ChatGPT is not only a competent scribe, but also a proficient computer programmer. It can write lines of script and explain how it works almost instantly, but it has its limitations. It can’t fix certain bugs or wholly design software that considers the complicated demands of a particular business, one data scientist points out. Even still, it’s already being used by developers as a shortcut.
It’s “unquestionably quicker to tell ChatGPT what you need and then check the code than it is to manually write everything from scratch,” writes one engineer, who also urged others to treat the AI “as a personal assistant.”
That’s why, at present, Dr. Agrawal and other notable economists think ChatGPT won’t result in the wholesale destruction of certain roles just yet. But if it makes workers more productive, it may mean that companies find they need fewer employees, which could ultimately “result in people losing jobs,” Dr. Agrawal told us last year.
Last year, Pew took a crack at measuring the threat AI could pose to different sectors. It found that 19 percent of American workers have jobs that are highly exposed to the technology — gigs like budget analysts, data entry specialists, tax preparers, technical writers, and web developers. It also found that more educated people (folks with a bachelor’s degree or higher) were twice as likely to work in one of these jobs. The jobs least at risk, as you may guess, are roles like barber, firefighter, or childcare worker, which simply can’t be replaced or augmented in any significant way by a chatbot.

DATASET RECORDS:

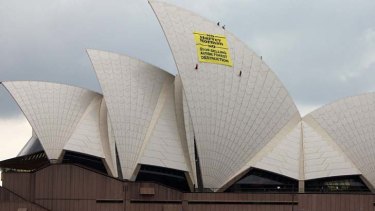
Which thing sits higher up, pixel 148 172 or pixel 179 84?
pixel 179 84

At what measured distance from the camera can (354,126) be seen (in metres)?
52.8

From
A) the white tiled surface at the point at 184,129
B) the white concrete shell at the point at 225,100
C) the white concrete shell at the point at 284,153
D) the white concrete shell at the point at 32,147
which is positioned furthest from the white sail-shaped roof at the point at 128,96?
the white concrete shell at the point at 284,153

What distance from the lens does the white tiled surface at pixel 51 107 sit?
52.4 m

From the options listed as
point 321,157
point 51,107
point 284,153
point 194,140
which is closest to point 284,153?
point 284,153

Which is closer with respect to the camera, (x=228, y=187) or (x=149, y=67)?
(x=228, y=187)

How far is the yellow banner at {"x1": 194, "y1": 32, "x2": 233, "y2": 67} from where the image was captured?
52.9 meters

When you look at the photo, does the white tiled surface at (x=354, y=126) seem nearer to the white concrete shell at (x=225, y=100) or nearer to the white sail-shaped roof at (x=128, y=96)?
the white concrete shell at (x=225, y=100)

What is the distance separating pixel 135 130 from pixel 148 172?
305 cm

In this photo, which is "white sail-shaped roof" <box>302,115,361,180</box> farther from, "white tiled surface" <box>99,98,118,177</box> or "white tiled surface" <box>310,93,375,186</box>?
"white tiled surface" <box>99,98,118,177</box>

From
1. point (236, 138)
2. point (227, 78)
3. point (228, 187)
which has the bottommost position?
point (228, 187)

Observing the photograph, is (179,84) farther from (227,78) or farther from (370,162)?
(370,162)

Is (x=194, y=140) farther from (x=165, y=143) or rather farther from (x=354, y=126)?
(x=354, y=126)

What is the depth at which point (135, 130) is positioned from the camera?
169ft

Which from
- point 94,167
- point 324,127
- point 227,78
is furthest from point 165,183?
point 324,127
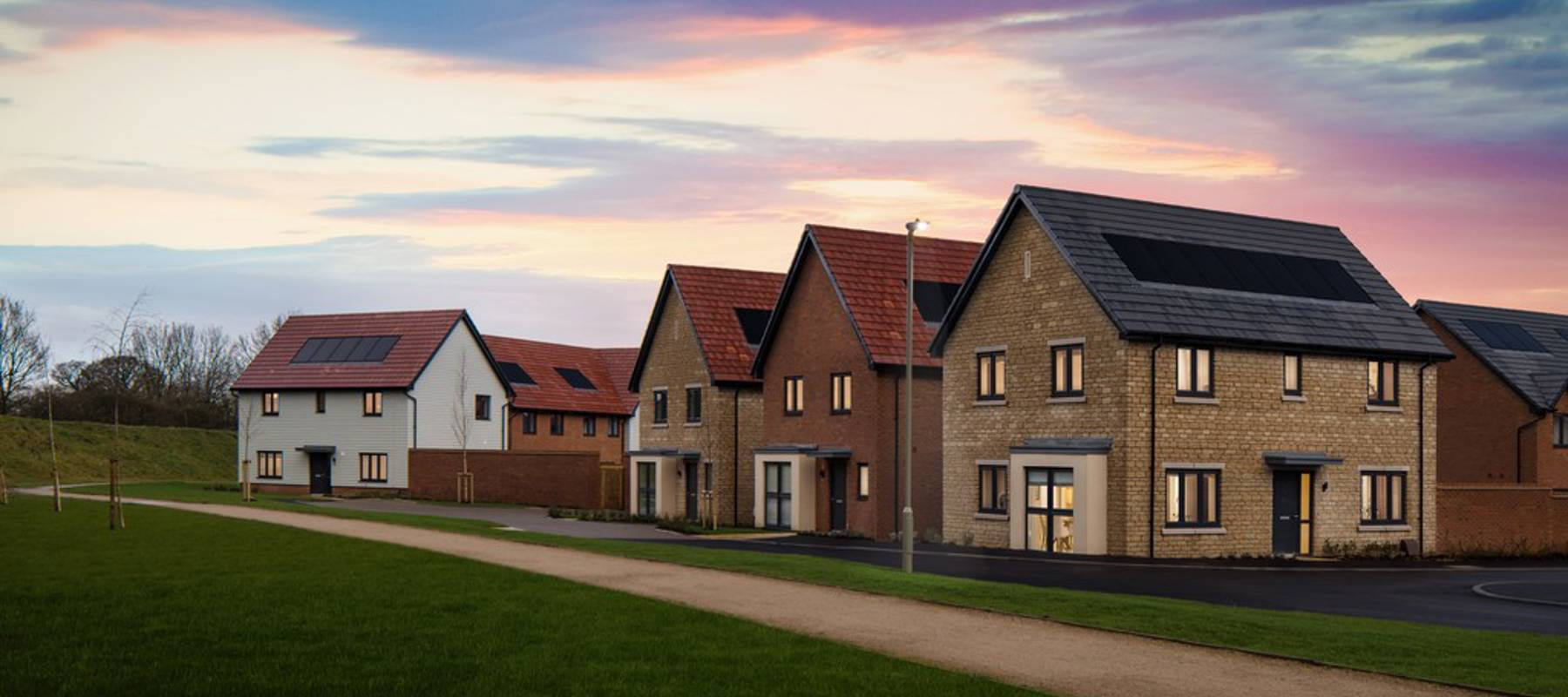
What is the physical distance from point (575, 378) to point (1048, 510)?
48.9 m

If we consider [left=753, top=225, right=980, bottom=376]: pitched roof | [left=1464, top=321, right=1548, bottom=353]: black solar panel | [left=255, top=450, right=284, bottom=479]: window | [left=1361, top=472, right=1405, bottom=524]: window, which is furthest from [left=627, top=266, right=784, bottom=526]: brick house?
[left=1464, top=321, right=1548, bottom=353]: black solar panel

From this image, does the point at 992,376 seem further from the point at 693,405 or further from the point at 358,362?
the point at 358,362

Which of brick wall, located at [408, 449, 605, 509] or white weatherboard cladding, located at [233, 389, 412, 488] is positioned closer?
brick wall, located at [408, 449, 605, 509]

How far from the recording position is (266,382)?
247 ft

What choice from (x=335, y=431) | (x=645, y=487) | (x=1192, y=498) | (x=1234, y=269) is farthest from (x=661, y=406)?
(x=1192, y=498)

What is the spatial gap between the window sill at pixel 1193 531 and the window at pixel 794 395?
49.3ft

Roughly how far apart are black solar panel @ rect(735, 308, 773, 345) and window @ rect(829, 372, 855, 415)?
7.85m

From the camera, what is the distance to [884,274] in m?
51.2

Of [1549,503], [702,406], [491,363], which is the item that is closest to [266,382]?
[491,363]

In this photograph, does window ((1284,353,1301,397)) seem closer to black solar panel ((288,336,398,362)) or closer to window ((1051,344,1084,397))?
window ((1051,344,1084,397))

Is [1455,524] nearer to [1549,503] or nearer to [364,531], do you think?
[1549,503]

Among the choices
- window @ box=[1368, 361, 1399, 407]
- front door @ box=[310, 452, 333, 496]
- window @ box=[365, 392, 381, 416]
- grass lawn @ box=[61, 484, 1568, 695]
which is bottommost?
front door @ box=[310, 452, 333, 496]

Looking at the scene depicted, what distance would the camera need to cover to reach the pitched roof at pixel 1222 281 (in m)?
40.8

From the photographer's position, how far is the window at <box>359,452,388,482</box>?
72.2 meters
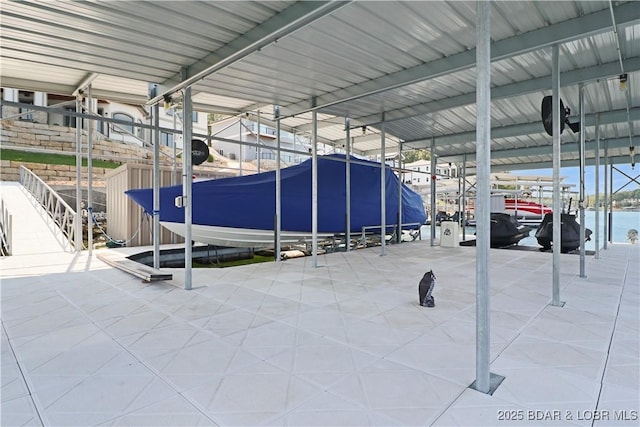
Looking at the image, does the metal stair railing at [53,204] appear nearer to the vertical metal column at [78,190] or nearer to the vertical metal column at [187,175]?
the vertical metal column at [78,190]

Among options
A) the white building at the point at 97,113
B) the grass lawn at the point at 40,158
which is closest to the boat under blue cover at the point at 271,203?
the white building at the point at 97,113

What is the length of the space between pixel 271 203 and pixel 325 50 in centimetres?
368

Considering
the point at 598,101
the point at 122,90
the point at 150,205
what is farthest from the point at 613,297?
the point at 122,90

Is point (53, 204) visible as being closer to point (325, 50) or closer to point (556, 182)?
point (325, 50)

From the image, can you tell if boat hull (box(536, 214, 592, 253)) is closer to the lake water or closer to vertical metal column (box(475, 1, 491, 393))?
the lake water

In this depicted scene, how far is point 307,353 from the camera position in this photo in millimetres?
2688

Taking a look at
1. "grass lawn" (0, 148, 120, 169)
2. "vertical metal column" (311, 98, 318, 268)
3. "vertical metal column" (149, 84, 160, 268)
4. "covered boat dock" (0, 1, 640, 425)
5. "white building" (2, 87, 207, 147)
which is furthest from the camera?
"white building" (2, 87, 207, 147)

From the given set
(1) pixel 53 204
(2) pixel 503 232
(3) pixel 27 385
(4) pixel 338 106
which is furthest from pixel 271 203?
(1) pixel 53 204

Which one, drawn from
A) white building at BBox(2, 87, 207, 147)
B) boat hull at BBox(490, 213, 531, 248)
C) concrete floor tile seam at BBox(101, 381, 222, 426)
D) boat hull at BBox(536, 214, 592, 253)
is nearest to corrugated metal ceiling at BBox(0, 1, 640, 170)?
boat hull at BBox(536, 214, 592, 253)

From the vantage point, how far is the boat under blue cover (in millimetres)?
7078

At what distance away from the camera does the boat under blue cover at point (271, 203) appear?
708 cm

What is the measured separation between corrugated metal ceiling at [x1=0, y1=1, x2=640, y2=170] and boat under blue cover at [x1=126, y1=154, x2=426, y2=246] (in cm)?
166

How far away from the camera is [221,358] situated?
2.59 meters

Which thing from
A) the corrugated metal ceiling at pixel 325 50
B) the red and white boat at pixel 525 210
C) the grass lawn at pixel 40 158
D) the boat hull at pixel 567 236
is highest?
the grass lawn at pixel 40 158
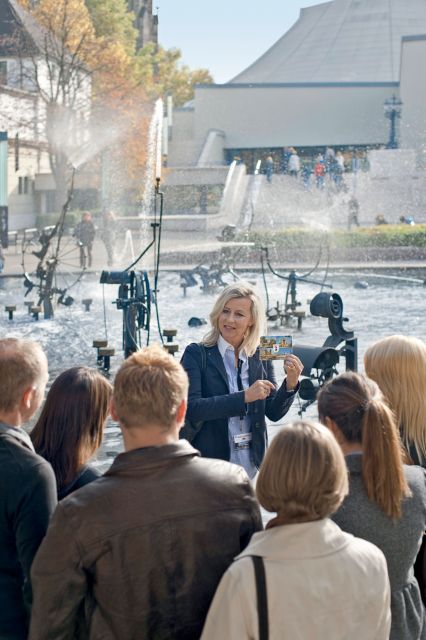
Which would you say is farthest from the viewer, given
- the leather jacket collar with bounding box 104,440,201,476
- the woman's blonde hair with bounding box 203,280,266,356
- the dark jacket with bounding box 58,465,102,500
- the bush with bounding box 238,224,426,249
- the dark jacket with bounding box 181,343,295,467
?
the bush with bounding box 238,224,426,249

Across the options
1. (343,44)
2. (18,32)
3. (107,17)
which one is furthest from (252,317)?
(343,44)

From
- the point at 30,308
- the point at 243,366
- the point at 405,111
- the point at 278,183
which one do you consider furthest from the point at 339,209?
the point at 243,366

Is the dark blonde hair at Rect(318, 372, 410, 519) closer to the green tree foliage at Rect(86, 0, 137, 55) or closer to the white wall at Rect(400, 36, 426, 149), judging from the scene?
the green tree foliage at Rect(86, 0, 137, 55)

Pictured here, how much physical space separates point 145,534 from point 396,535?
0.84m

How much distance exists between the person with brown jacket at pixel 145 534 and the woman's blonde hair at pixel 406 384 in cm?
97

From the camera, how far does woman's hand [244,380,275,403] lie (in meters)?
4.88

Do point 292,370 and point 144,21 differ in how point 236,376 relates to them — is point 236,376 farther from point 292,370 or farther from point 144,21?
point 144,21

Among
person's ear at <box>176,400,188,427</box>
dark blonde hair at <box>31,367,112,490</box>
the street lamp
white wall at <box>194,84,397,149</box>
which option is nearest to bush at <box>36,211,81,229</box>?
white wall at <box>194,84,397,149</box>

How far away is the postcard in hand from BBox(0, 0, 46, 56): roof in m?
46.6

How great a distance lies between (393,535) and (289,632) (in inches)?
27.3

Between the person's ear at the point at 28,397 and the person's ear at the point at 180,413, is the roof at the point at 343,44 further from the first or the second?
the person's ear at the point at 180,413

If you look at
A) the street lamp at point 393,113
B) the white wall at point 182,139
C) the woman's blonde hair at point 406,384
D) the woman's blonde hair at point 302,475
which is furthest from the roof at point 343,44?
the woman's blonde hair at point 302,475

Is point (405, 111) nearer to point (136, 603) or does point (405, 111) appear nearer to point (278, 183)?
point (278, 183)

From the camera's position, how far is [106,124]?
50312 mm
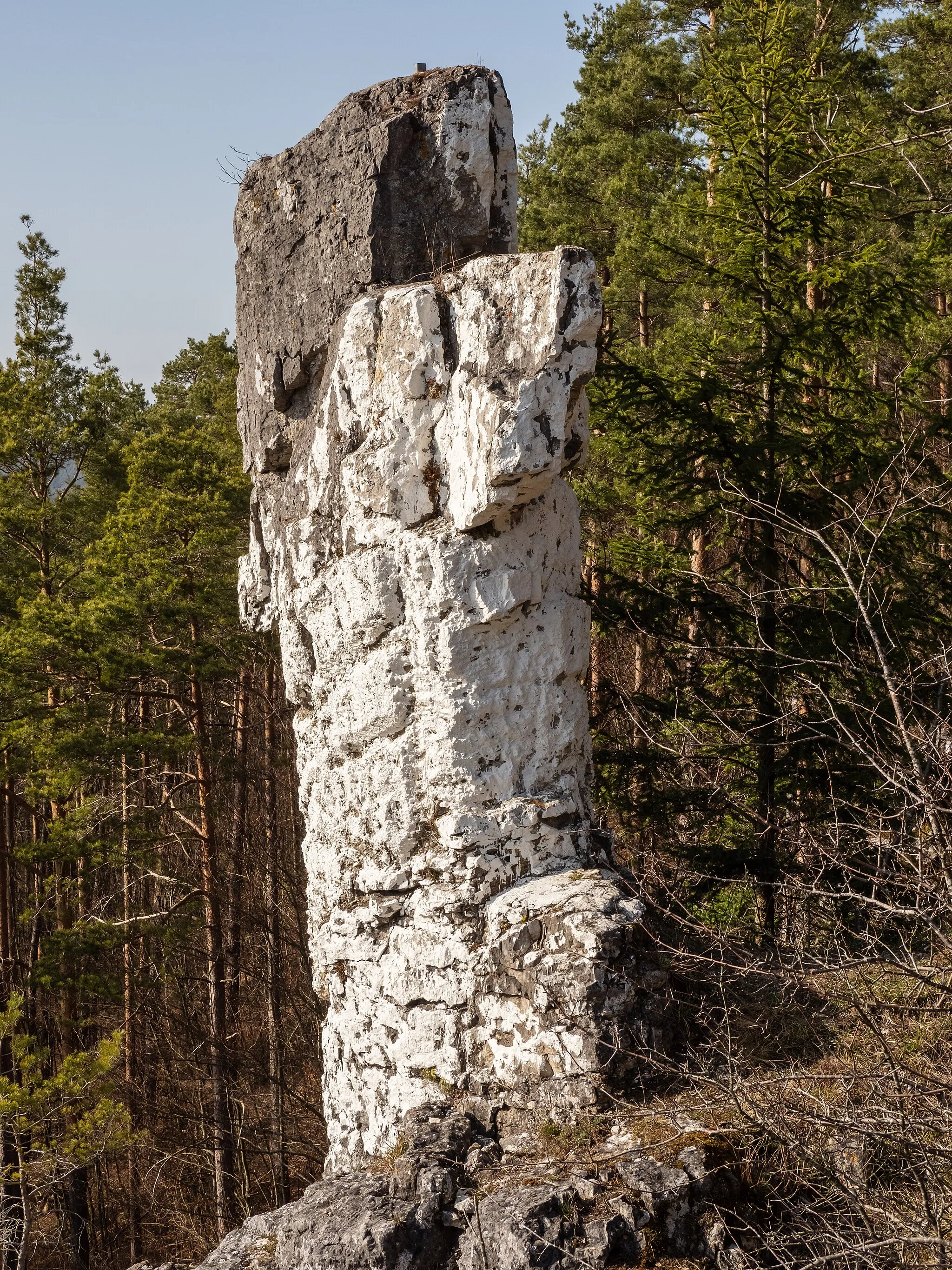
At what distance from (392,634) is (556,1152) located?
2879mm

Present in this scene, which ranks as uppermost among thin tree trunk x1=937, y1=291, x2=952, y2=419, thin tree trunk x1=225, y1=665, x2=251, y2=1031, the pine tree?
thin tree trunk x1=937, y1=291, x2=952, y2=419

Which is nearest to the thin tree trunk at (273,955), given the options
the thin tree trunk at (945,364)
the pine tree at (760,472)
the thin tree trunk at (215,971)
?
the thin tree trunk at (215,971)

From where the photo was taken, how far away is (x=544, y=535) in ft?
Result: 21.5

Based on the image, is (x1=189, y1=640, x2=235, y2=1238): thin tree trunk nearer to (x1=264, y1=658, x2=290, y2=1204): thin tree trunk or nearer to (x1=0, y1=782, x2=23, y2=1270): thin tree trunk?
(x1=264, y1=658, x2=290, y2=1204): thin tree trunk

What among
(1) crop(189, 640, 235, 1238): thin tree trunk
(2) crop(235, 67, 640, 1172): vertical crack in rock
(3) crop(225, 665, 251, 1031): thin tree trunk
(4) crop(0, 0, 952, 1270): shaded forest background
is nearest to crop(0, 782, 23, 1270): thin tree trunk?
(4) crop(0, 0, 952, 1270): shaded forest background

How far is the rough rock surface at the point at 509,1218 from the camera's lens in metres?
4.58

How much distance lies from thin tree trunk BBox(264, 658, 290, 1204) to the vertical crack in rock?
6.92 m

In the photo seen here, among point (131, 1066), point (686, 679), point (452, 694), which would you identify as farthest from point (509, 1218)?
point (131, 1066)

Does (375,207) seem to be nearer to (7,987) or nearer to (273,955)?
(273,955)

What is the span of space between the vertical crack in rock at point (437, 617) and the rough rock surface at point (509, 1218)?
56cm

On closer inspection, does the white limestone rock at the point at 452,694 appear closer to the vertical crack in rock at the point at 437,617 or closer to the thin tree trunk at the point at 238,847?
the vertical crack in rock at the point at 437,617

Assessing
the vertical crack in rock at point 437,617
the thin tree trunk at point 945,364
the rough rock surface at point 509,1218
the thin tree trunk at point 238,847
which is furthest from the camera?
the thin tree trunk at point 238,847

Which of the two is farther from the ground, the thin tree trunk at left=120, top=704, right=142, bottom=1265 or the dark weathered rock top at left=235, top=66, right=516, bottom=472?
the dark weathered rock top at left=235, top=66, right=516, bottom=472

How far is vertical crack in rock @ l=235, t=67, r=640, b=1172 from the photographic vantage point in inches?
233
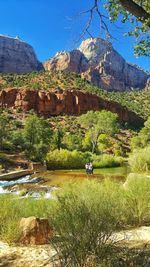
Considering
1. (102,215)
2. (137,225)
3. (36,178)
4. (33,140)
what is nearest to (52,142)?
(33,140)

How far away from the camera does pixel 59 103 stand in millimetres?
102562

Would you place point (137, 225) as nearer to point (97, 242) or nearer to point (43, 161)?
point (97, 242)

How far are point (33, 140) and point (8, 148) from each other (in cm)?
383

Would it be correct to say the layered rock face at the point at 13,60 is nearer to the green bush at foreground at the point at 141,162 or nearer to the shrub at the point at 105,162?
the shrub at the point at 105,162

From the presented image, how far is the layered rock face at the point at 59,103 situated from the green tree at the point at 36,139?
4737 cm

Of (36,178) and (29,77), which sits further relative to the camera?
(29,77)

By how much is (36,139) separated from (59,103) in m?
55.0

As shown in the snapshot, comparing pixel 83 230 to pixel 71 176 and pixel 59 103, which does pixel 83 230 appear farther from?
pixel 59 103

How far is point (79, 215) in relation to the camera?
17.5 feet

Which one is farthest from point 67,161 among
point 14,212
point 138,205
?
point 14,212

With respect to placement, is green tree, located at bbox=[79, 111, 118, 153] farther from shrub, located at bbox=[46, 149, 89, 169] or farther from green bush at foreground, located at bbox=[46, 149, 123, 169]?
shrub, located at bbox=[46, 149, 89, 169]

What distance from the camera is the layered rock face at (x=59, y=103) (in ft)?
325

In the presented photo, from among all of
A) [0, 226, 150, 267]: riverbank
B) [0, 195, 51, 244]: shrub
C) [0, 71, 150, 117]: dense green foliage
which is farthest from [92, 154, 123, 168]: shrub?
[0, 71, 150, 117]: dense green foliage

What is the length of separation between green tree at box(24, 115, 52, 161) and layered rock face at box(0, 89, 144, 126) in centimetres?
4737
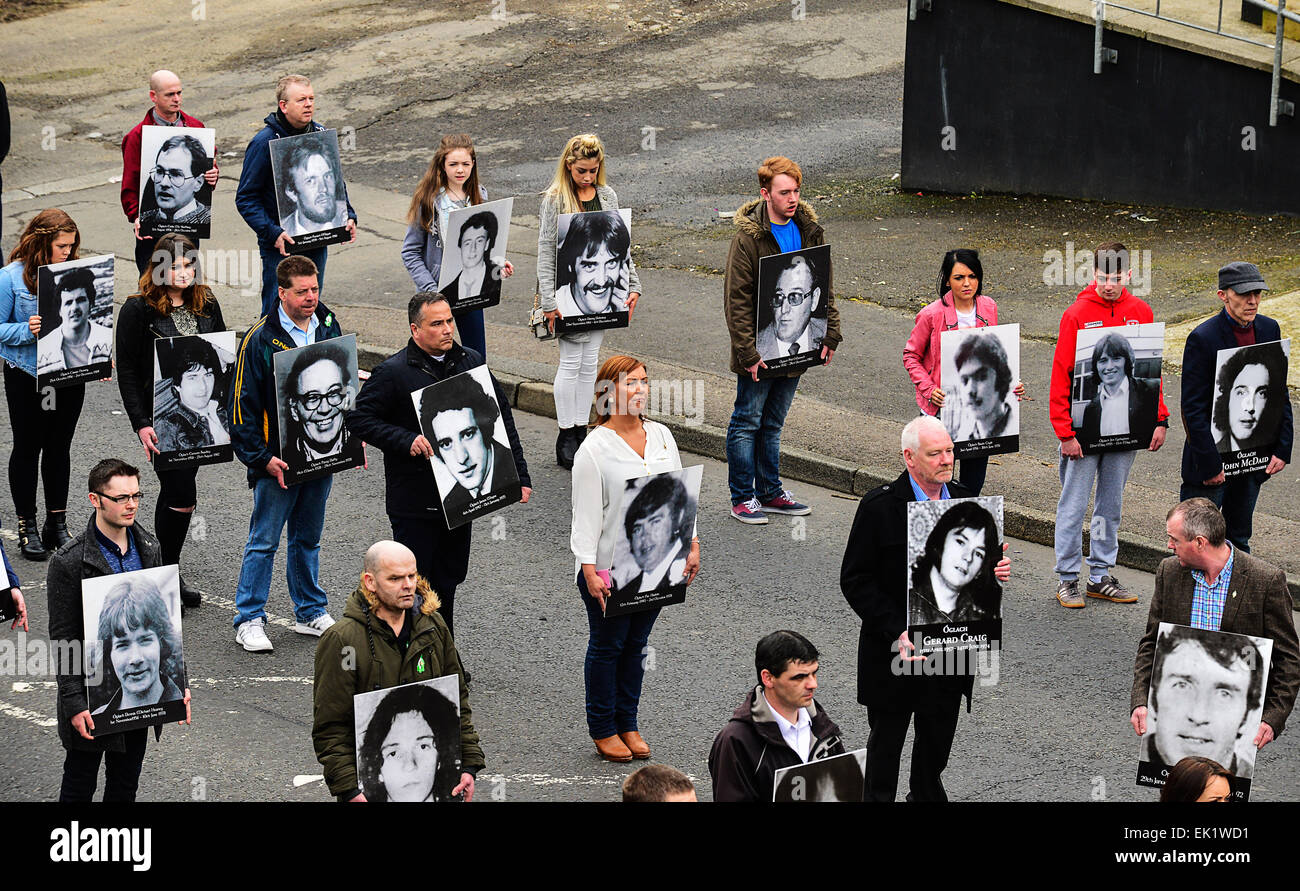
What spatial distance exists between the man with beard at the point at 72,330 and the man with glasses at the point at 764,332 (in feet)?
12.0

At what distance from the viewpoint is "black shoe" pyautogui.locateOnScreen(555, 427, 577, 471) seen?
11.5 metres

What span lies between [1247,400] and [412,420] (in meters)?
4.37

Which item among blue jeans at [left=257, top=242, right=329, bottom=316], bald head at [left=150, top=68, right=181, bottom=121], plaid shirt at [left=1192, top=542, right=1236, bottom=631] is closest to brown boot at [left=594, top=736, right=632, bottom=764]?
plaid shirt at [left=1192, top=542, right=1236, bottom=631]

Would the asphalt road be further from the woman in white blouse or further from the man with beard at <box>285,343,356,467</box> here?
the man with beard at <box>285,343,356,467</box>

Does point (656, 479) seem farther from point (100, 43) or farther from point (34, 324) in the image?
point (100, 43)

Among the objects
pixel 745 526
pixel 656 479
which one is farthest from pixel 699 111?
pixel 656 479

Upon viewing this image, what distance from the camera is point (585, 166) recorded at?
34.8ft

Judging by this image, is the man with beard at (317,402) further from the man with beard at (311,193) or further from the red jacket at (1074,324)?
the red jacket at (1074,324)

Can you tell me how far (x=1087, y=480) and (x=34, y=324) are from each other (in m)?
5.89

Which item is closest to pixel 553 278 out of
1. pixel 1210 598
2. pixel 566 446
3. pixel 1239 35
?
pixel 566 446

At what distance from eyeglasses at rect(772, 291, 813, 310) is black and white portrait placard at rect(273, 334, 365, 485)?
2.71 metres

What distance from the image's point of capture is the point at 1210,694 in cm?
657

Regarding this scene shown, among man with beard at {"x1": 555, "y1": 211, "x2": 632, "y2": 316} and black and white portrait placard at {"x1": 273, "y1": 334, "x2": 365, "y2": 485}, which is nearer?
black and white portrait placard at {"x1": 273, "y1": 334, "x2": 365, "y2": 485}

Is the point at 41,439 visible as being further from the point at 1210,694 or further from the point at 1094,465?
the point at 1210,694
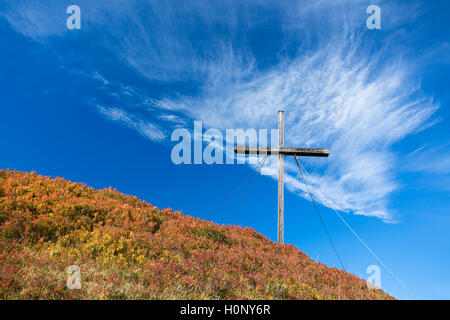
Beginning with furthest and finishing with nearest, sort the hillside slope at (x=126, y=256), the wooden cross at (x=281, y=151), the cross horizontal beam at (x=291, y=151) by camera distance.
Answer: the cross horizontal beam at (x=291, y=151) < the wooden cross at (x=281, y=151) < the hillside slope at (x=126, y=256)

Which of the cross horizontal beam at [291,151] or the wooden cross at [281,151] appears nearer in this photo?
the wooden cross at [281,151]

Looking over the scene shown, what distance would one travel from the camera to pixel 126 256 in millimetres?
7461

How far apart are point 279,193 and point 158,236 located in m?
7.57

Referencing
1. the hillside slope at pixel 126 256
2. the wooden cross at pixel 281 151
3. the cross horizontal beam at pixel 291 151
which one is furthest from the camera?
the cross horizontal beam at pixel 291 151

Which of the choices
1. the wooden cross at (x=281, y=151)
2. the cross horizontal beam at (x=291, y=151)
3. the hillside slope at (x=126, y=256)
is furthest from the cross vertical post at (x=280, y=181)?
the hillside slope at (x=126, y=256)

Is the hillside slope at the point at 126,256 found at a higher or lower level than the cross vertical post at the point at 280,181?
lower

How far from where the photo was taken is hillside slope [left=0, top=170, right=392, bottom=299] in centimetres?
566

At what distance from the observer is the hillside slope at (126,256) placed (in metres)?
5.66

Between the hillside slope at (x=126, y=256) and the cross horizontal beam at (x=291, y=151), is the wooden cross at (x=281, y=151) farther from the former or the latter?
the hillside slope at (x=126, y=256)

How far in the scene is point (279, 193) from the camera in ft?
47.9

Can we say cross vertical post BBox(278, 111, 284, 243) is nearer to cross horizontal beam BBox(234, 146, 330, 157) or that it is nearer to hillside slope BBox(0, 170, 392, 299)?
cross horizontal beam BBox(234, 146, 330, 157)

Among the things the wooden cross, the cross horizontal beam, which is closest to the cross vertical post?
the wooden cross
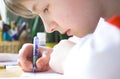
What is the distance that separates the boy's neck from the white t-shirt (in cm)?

EXERCISES TO COMPLETE:
1. Answer these from the passage on ChatGPT and jobs:
(a) According to Pew, what percentage of American workers have jobs highly exposed to AI?
(b) How did one engineer urge others to treat the AI?
(c) Which jobs does the passage name as least at risk?
2. Reproduce everything in the passage on ChatGPT and jobs from "Last year, Pew" down to "by a chatbot.".

TASK-BY-TASK RESULTS:
1.
(a) 19 percent.
(b) As a personal assistant.
(c) Barber, firefighter, and childcare worker.

2.
Last year, Pew took a crack at measuring the threat AI could pose to different sectors. It found that 19 percent of American workers have jobs that are highly exposed to the technology — gigs like budget analysts, data entry specialists, tax preparers, technical writers, and web developers. It also found that more educated people (folks with a bachelor’s degree or higher) were twice as likely to work in one of these jobs. The jobs least at risk, as you may guess, are roles like barber, firefighter, or childcare worker, which simply can’t be replaced or augmented in any significant way by a chatbot.